The second factor bearing on a hypothetical Hillary Clinton win is that both she and McCain had the same core constituency: older whites. Clinton was never able to capture many young voters. So their turnout also would have been lower.

Finally the gender gap for Obama was the largest in polling history. I don't think Clinton would have improved much on that.

With those three assumptions you would have to conduct a more detailed examination of state and local data, but my guess is the articles that will be written on this by those who do analyze the data will show a very close election, much closer than Obama's win and could very well show a McCain victory.

While Hillary Clinton is problematical, I think the polling data show that none of the other Democratic contenders would have won.

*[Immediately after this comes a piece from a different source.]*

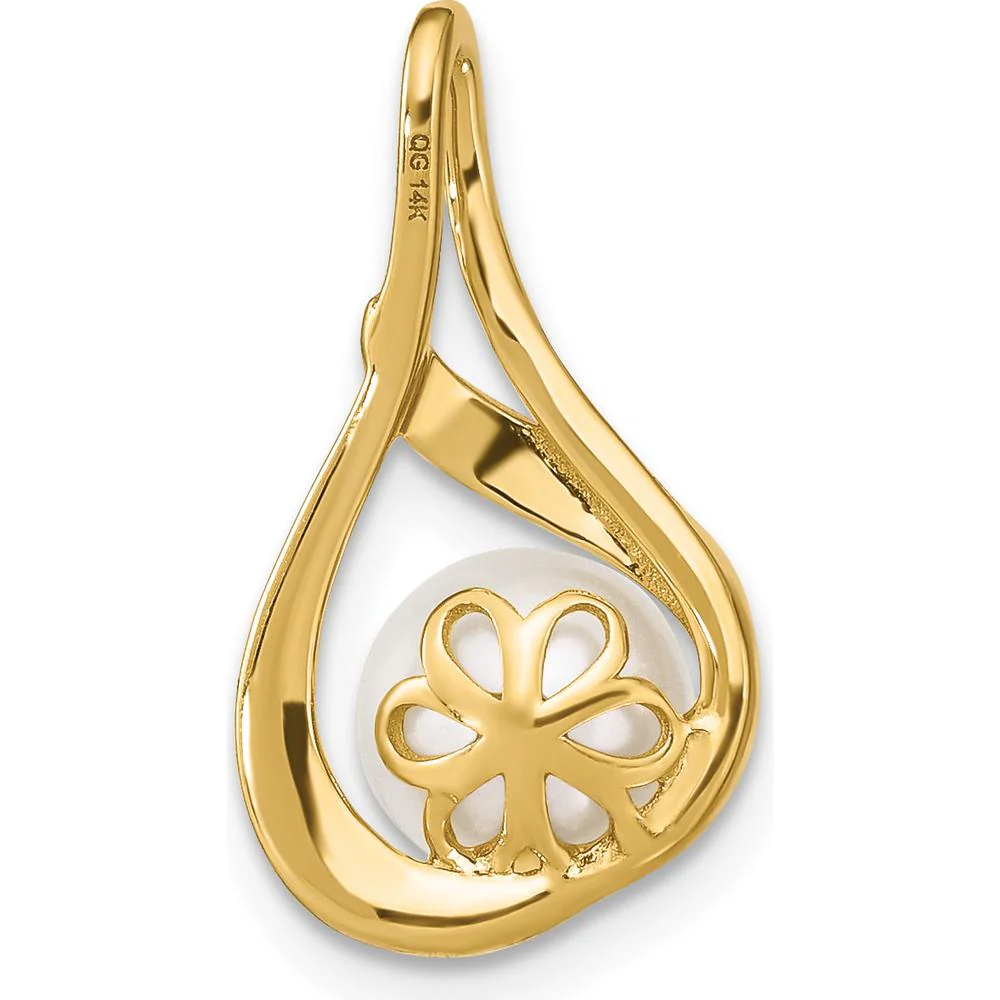 14K Yellow Gold Freshwater Cultured Pearl and Diamond Pendant with Natural Diamonds - 0.006 Carat Total Diamond Weight by Monteluci Fine Jewelry - Image 4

Funny the password I received for this post was "brack."

 

Blogger Unknown on 11/16/2008 8:46 PM:

Ralph, you're assuming that Clinton or the others would have run the same kind of campaign Obama ran. I don't think they would have. Most campaigns are run balls-to-the-wall in the last month, staffs working eighteen- and twenty-hour days and campaigns going deep into the red to air just one more ad in just one more swing state (the exception being Kerry, who inexplicably chose not to spend his last $15 million despite polls showing him neck-and-neck with Bush). Obama, meanwhile, was coasting, spending gobs of money in states he didn't need to win as a way of expanding the map for future elections and increasing the size of the Democratic Congress. Basically, the margin was close because Obama didn't put any effort in trying to stretch the margin -- his effort went in other places, like picking off that electoral vote in Nebraska and creating a climate in Idaho that allowed Walt Minnick to steal away at R+18 House seat.

Clinton and other candidates wouldn't have been able to do those things, but they wouldn't have needed to either. A traditional leave-the-rubber-on-the-road campaign would likely have been enough to win in this year and against the McCain/Palin ticket. Also, keep in mind that polls showed Clinton picking up one additional state, Arkansas, by a huge margin. I maintain that absent an Edwards-style scandal or a collossally boneheaded candidate (a Sarah Palin of the left), any Democrat would likely have won this year. It would have been a different kind of win, with different states and different strategy, but at the end of the day it would have been a win.